W Stanach Zjednoczonych DINKS stanowią 14 proc. wszystkich związków małżeńskich. W Japonii jest 8 mln takich par, zaś w Niemczech - 4 mln. W Kanadzie, Holandii, Nowej Zelandii czy Wielkiej Brytanii co piąte małżeństwo deklaruje, że nie chce mieć dzieci. Według prognoz Amerykańskiego Urzędu Statystycznego, w 2010 r. w USA co piąta para (31 mln osób) będzie żyła jako DINKS. Paradoksalnie, USA są jednocześnie krajem, gdzie świetnie ma się tradycyjna wielodzietna rodzina. DINKS nie są więc żadnym zagrożeniem dla witalności i przyszłości społeczeństwa. Co innego w Japonii, gdzie bezdzietne pary wypierają tradycyjny model rodziny.
Ideologia DINKS "Wiele jest powodów, dla których nie warto mieć dzieci. Jednym z nich jest to, że mogą być brzydkie", "Hitler też miał rodziców" - takie hasła można usłyszeć podczas spotkań par, które twierdzą, że świadomie wybrali życie bez potomstwa. Uważają się za mniejszość, która walczy ze społeczeństwem zniewolonym przez przymus reprodukcji. Skarżą się, że traktuje się ich gorzej od samotnych bezdzietnych, wyzywa od egoistów.
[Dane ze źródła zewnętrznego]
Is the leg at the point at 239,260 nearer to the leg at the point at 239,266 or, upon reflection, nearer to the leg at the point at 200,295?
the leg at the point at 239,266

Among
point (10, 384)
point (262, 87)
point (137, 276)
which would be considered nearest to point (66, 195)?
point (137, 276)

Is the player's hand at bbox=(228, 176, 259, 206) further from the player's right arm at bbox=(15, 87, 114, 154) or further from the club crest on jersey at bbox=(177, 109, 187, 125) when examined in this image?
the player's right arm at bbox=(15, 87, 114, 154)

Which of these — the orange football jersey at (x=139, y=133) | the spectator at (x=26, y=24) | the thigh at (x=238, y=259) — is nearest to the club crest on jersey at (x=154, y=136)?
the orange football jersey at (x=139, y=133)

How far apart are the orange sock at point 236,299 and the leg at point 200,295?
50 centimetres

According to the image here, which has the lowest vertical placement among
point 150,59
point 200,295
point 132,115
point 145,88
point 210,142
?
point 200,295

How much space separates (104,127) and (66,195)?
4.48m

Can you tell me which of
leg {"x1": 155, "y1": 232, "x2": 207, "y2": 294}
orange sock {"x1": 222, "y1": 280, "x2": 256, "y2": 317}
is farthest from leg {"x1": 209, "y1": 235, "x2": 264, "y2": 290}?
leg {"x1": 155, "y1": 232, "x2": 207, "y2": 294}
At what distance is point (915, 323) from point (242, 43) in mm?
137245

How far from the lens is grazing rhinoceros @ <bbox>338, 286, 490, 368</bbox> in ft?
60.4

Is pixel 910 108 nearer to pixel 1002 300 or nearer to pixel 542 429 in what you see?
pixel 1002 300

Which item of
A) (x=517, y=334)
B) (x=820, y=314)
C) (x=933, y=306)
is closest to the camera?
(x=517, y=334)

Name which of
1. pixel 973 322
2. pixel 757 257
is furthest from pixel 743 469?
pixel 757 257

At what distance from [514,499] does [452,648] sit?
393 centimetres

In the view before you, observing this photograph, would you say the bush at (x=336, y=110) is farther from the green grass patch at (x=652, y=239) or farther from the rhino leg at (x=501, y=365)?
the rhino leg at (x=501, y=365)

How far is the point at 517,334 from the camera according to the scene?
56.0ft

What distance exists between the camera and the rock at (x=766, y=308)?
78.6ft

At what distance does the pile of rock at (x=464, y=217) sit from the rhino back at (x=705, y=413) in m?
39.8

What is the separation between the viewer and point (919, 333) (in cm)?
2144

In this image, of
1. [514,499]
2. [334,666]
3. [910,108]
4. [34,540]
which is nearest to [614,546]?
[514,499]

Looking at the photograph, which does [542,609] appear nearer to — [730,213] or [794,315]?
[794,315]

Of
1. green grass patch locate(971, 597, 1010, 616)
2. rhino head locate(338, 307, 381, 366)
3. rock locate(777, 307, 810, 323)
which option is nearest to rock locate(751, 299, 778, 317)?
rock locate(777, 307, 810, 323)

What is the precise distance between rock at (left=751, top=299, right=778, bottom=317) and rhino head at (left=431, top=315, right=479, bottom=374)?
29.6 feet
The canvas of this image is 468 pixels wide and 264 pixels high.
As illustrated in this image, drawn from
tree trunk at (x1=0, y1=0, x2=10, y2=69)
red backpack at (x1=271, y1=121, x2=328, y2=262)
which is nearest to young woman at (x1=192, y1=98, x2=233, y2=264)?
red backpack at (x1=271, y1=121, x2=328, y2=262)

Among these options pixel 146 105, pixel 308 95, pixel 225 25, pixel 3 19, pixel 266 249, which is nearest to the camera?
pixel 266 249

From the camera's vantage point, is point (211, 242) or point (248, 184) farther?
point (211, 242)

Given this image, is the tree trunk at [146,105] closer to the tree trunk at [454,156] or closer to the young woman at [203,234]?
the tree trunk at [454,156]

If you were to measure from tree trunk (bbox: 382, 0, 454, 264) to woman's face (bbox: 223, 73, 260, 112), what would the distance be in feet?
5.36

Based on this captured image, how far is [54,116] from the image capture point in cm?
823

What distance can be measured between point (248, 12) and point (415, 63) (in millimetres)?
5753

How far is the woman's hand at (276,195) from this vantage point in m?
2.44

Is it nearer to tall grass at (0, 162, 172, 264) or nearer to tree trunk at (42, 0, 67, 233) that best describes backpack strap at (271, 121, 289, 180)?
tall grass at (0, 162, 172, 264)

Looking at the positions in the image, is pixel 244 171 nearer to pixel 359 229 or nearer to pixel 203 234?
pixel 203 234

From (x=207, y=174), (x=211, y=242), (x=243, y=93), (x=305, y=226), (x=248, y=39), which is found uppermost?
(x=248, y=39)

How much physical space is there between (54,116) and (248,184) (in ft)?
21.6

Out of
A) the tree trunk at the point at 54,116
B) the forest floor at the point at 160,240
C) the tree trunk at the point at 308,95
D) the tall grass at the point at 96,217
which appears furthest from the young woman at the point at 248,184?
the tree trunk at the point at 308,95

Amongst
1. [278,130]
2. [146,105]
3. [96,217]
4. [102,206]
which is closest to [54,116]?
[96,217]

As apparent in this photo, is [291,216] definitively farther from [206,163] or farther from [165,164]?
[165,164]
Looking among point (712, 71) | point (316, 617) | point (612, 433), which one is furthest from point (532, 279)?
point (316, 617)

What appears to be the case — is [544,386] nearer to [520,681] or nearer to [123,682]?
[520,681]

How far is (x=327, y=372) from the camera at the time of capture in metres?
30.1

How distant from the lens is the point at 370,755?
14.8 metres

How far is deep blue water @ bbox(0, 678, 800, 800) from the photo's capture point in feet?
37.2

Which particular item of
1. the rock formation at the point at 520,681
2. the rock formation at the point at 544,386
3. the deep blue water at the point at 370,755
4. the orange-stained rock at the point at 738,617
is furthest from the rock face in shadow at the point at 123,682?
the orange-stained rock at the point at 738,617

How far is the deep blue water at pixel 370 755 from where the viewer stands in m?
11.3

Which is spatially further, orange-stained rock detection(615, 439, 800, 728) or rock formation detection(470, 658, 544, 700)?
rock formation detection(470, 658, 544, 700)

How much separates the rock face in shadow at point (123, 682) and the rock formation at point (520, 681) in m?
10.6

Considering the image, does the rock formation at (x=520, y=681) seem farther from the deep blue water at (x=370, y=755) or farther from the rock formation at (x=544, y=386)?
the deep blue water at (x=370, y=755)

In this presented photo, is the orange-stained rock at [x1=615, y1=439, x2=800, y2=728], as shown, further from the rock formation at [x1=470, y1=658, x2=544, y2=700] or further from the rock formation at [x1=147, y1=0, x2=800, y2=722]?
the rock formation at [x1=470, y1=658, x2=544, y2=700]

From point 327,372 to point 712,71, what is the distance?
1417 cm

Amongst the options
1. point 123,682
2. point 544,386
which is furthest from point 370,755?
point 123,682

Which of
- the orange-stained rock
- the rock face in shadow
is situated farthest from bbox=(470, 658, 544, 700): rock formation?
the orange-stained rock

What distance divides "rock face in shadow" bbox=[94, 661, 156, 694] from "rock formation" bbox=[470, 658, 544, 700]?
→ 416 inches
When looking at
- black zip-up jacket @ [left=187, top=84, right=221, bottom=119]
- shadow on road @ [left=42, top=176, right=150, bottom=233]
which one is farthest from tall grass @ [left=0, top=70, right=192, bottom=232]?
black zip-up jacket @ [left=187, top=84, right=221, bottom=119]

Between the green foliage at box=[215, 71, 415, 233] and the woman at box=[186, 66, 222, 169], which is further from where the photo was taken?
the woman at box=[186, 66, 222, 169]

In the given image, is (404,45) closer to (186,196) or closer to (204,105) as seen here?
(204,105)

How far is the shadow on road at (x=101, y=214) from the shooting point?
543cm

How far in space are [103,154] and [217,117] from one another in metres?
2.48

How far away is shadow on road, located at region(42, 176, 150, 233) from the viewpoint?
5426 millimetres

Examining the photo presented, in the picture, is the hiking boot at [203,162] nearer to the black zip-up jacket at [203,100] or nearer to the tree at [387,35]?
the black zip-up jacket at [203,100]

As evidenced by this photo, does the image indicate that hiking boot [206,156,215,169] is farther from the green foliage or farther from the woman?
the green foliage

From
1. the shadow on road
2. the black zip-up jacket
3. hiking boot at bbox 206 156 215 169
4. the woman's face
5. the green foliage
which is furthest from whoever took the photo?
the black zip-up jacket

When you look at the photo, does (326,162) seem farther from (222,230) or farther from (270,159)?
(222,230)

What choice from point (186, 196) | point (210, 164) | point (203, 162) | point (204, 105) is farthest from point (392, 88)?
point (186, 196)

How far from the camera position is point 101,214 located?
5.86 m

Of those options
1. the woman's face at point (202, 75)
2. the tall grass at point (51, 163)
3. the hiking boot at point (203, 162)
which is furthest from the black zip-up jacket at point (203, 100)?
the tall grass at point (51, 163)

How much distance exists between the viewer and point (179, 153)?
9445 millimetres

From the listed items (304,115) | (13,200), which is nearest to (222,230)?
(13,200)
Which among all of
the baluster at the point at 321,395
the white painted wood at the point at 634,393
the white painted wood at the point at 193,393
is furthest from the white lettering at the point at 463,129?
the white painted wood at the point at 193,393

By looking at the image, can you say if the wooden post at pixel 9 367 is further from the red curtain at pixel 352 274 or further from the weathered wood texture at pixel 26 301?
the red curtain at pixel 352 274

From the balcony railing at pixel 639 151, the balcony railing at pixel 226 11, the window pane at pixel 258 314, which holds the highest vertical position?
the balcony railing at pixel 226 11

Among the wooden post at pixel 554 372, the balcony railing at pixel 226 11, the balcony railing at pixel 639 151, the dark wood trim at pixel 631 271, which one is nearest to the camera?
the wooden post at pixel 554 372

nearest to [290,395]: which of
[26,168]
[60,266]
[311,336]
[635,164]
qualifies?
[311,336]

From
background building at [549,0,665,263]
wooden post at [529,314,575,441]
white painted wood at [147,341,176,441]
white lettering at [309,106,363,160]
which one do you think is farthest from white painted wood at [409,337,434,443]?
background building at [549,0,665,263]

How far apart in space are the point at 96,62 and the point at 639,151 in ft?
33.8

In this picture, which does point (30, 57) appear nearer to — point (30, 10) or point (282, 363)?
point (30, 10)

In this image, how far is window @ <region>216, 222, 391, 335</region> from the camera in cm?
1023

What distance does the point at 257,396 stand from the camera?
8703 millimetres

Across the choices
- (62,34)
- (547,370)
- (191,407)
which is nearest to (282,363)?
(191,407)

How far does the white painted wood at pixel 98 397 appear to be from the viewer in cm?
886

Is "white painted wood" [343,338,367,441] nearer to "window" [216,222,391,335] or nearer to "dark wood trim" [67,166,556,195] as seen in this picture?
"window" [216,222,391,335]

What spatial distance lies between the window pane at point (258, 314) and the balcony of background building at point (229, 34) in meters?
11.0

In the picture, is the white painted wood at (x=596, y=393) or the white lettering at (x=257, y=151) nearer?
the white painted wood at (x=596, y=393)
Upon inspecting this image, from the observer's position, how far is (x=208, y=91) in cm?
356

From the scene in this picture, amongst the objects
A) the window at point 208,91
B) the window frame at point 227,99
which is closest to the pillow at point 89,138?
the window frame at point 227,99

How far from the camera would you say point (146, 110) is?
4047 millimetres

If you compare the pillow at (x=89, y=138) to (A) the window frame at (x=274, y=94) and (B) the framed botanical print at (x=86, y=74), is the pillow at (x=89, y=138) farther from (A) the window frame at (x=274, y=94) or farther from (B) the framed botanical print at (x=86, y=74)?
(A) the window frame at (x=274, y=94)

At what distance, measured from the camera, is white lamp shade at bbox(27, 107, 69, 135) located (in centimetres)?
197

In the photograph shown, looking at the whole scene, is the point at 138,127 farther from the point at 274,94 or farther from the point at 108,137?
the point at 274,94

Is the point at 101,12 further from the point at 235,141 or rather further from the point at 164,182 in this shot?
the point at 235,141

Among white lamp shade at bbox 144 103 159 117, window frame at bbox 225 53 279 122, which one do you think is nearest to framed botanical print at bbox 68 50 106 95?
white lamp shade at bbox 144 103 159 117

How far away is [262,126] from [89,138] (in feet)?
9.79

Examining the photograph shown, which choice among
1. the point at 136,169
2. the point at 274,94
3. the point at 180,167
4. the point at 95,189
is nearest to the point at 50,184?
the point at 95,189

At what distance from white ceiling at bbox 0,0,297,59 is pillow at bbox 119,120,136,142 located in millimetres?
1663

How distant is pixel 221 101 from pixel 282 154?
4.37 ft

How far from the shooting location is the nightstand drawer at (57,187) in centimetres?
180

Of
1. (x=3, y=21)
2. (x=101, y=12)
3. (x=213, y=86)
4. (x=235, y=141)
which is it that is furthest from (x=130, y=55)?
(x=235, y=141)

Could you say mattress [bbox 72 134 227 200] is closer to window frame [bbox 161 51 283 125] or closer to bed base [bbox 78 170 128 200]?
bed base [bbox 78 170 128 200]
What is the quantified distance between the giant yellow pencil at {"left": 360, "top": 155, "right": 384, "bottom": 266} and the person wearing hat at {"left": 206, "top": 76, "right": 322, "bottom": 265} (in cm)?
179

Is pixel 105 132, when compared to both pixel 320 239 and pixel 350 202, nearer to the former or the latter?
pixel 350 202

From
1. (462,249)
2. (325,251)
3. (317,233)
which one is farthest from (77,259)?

Madelyn Cain, autorka "Bezdzietnej rewolucji", twierdzi, że DINKS są obecnie traktowani tak samo jak homoseksualiści przed dwudziestu laty. Laura Caroll, autorka książki "Rodzina dla dwojga: rozmowy ze szczęśliwymi małżeństwami bez dzieci", uważa tymczasem, że bezdzietność może być powodem do dumy, choćby dlatego, iż wstrzymanie się od prokreacji pozwala uniknąć wyrzutów sumienia, gdy dzieci nie są szczęśliwe bądź nie radzą sobie w życiu.
DINKS nie życzą sobie, by nazywać ich "bezdzietnymi" (childless), wolą określenie "wolni od dzieci" (childfree). Pierwsza organizacja tej nowej mniejszości - No Kidding - powstała w Kanadzie w 1984 r. Zrzeszała wówczas kilkanaście sfrustrowanych bezdzietnych par. Obecnie ma 88 oddziałów w pięciu krajach (najwięcej w Stanach Zjednoczonych i Kanadzie), a na jej mityngi przychodzi średnio 5 tys. osób. Podobnych organizacji działa na świecie ponad 40. Ich aktywiści doradzają sobie, jak nie dać się zastraszyć i zdominować dzieciorobom. W 1999 r. powstał nawet internetowy kościół chrześcijański "wolnych od dzieci" - Cyber-Church of Jesus Christ Childfree, który ma już prawie 10 tys. wyznawców. Bezdzietność tłumaczą oni jako stan łaski - w końcu Jezus Chrystus też nie miał dzieci.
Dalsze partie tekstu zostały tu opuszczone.